> Work to be completed: Convert every line of the rows below into a JSON list of strings, one string per line, with blank lines omitted. Leave the pictures out.

Rows from a dataset
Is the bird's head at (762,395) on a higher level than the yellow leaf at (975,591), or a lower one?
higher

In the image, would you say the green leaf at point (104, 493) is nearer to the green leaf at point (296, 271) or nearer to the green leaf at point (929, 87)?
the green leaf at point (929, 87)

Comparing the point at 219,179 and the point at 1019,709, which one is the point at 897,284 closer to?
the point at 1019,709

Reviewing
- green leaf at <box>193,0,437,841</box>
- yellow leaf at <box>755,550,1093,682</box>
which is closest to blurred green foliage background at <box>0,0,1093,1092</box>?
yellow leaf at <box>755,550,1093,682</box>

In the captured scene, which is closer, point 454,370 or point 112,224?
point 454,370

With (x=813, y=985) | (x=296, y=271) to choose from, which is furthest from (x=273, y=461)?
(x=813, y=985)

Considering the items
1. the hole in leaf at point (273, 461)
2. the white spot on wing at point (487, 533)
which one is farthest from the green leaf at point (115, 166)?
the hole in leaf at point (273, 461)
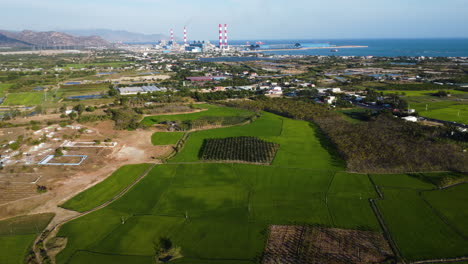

> Solution to this exercise:
[
  "Is the bird's head at (762,395) on a higher level than the yellow leaf at (975,591), or a lower one?",
  "higher",
  "In the image, would you say the green leaf at point (104, 493) is nearer to the green leaf at point (296, 271) or nearer to the green leaf at point (929, 87)?",
  "the green leaf at point (929, 87)",
  "Comparing the point at 219,179 and the point at 1019,709, which one is the point at 897,284 closer to?",
  "the point at 1019,709",
  "Reviewing",
  "- green leaf at <box>193,0,437,841</box>",
  "- yellow leaf at <box>755,550,1093,682</box>",
  "which is closest to blurred green foliage background at <box>0,0,1093,1092</box>?",
  "yellow leaf at <box>755,550,1093,682</box>",
  "In the captured scene, which is closer, point 454,370 or point 112,224?",
  "point 454,370",
  "With (x=813, y=985) | (x=296, y=271) to choose from, which is furthest from (x=273, y=461)?",
  "(x=813, y=985)",
  "Considering the items",
  "1. the hole in leaf at point (273, 461)",
  "2. the white spot on wing at point (487, 533)",
  "which one is farthest from the green leaf at point (115, 166)?",
  "the hole in leaf at point (273, 461)"
]